§ **YOUR GOAL**: In this exercise, write out the data word for word and leave every image out.

§ **INPUT DATA**:
"""
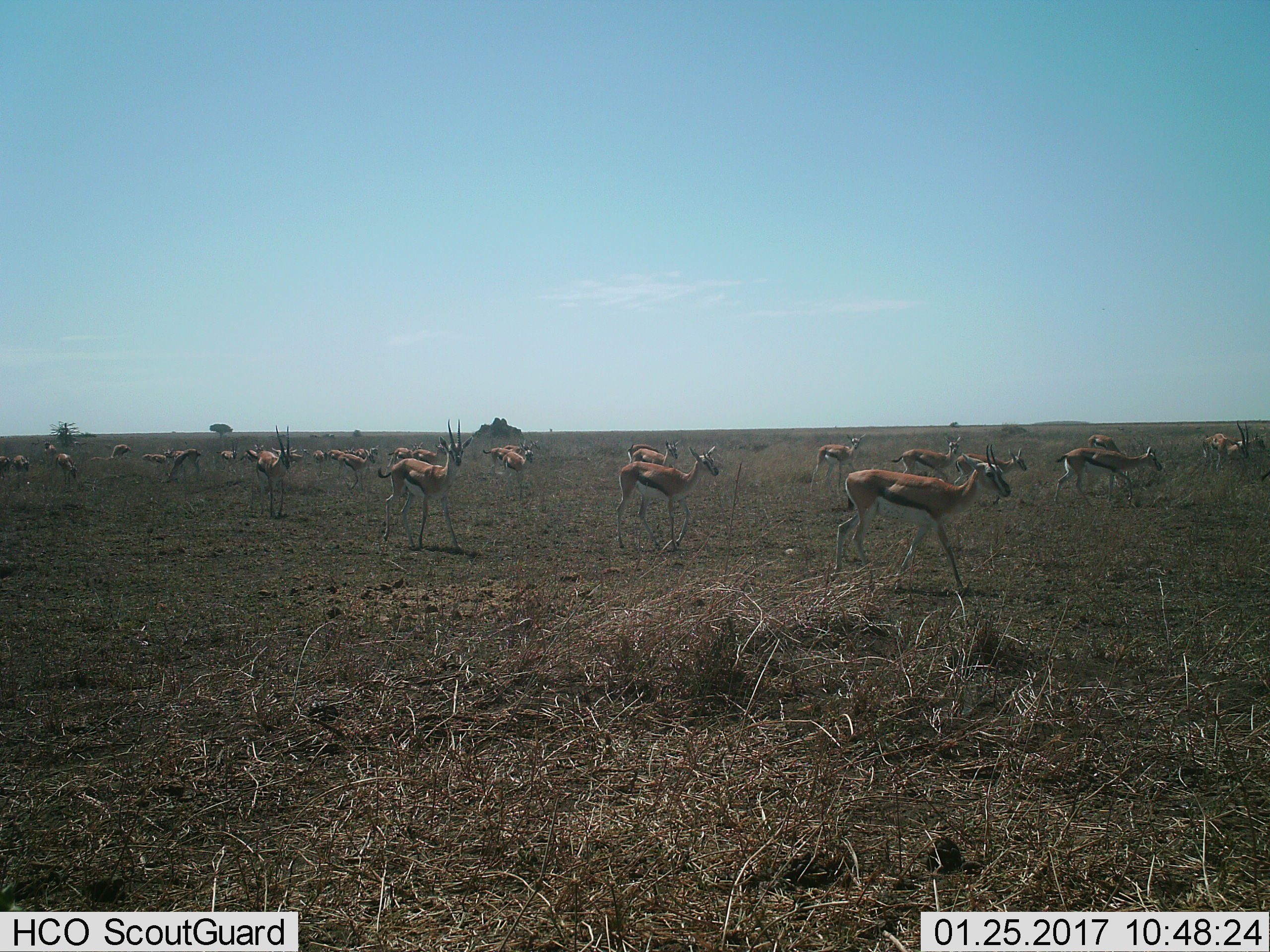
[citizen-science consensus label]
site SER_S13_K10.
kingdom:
"""
§ **PROBLEM SOLUTION**:
[citizen-science consensus label]
site SER_S13_K10.
kingdom:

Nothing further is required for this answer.